Coordination du programme
Afin de coordonner un tel programme, un centre de référence a été mis en place auprès de l’Ecole de Santé Publique de l’ULB. En effet, ce programme s’appuie sur une multitude d’acteurs et une relation fluide entre tous les intervenants s’avère primordiale.
Un Comité d’accompagnement a aussi été créé, qui sera chargé de conseiller et informer le Gouvernement sur le programme de dépistage néonatal de la surdité, d’évaluer sa mise en œuvre, d’analyser le rapport d’activité transmis par la coordination du programme, d’adapter le protocole si nécessaire et d’assurer le suivi du programme.
Outils supplémentaires
Un manuel de formation a également été conçu. Plusieurs séances de formation ont déjà été et seront encore organisées afin de permettre aux médecins et aux personnes qui effectueront le test de se familiariser avec les différentes étapes du programme.
Afin de renforcer l’information sur ce programme, trois supports ont été créés: un dépliant, une affiche et un site Internet ( http://www.depistagesurdite.be ). Par ailleurs, une campagne télévisée et radiophonique sera lancée dès le mois de mars 2007.

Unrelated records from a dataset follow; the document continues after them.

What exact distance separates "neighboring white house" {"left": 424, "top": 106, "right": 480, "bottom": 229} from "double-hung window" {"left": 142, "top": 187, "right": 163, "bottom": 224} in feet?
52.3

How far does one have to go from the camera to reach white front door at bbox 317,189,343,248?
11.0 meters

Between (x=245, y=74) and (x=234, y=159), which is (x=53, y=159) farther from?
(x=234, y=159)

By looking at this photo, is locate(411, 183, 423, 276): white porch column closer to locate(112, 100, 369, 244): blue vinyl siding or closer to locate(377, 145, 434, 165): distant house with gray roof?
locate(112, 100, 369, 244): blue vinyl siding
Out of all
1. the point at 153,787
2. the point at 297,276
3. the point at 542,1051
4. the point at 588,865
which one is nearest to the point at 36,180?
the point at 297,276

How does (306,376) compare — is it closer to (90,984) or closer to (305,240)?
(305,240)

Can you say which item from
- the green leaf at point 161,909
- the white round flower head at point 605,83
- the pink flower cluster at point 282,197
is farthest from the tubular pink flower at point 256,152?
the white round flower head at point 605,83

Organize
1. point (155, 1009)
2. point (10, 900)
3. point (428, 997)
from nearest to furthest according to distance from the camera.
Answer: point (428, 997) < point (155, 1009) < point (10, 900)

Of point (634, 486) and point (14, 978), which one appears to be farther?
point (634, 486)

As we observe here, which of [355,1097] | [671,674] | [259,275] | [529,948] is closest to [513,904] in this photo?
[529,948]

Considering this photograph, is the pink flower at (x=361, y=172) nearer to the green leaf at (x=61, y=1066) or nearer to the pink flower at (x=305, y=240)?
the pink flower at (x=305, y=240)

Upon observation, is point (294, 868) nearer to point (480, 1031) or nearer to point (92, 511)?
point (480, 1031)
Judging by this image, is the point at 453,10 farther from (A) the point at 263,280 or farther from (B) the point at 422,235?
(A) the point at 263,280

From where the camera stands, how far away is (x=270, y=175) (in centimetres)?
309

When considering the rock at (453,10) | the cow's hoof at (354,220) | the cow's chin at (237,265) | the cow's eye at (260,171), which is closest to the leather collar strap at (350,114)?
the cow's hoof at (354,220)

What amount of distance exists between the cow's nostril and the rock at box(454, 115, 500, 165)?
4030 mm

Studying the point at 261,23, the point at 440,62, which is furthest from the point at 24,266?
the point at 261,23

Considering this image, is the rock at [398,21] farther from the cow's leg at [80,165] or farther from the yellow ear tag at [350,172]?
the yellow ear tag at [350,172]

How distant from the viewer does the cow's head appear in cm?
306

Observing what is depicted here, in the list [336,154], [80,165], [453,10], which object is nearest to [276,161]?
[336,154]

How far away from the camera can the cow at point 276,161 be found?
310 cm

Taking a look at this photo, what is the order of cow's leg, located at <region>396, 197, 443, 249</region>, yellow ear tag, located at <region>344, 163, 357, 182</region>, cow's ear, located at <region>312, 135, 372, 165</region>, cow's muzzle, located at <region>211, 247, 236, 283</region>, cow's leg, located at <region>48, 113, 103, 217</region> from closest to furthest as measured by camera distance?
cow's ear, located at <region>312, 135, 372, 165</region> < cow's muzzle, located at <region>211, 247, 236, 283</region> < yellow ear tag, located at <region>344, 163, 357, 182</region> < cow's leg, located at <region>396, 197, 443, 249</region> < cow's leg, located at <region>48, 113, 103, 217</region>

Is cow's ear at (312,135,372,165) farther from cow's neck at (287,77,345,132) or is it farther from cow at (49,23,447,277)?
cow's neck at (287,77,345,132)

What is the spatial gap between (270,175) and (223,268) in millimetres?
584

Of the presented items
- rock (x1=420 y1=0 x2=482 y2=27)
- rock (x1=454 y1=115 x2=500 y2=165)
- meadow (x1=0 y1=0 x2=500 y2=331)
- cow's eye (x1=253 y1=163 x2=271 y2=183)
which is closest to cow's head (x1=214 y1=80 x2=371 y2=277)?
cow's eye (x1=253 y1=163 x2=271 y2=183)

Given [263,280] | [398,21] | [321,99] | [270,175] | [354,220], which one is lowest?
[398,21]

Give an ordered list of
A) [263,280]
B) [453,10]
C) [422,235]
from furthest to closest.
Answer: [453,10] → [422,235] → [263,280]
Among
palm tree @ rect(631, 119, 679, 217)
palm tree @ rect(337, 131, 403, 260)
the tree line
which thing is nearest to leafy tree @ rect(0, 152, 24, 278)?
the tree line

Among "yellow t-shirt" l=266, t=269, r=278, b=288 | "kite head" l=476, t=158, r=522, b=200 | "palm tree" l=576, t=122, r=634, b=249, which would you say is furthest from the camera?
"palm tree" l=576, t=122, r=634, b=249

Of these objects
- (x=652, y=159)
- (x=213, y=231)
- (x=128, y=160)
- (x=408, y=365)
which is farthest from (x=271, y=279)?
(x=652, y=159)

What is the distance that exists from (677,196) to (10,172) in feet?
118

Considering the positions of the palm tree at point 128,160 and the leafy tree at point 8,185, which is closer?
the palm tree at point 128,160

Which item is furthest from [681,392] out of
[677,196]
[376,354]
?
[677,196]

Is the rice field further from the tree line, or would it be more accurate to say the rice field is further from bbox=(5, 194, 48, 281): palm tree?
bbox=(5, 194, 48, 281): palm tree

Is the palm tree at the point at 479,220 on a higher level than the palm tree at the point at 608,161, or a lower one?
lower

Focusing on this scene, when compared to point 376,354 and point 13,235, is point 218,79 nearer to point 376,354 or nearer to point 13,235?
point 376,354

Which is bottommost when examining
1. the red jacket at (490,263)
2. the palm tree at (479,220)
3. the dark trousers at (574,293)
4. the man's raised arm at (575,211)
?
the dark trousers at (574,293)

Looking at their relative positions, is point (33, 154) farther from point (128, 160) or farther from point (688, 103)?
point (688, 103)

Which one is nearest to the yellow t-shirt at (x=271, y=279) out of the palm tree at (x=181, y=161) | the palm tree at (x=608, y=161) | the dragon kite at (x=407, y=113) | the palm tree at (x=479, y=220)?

Investissement de la Communauté française
Des moyens financiers sont été dégagés pour assurer le pilotage du programme (60.000 €), la récolte de données (1 € par enfant testé), ainsi que pour l’octroi d’une intervention financière par enfant testé (5 € par enfant testé). Les maternités ne pourront demander aux parents une somme supérieure à 10 € pour effectuer ce test (1). Cela permettra à chacun d’effectuer ce test pour une somme abordable, ce qui n’est pas toujours le cas à l’heure actuelle.
Dépistage précoce, intervention précoce
Il est évident que, pour l’intérêt des familles, une véritable collaboration doit s’instaurer entre les maternités et les centres auxquels elles adressent les enfants dépistés. Un aspect particulièrement important est de garantir à tout enfant référé par la maternité un accès rapide au centre de réadaptation dans des délais stricts.
Il est important de rappeler que les deux premières années de la vie de l’enfant sont essentielles pour l’apprentissage de la langue. Les conséquences de la surdité sur l’accès au langage, l’épanouissement personnel, les apprentissages scolaires et l’insertion sociale et professionnelle sont très lourdes. Seule une prise en charge très précoce et adaptée peut permettre à l’enfant sourd d’accéder à un bon usage du langage oral et écrit, voire un apprentissage de la langue des signes, pour lui offrir un développement cognitif optimal.
D’après un communiqué de la Ministre Catherine Fonck
(1) Notons à ce propos que les Mutualités chrétiennes prennent ces frais automatiquement en charge dans le cadre de leur assurance Hospi Solidaire.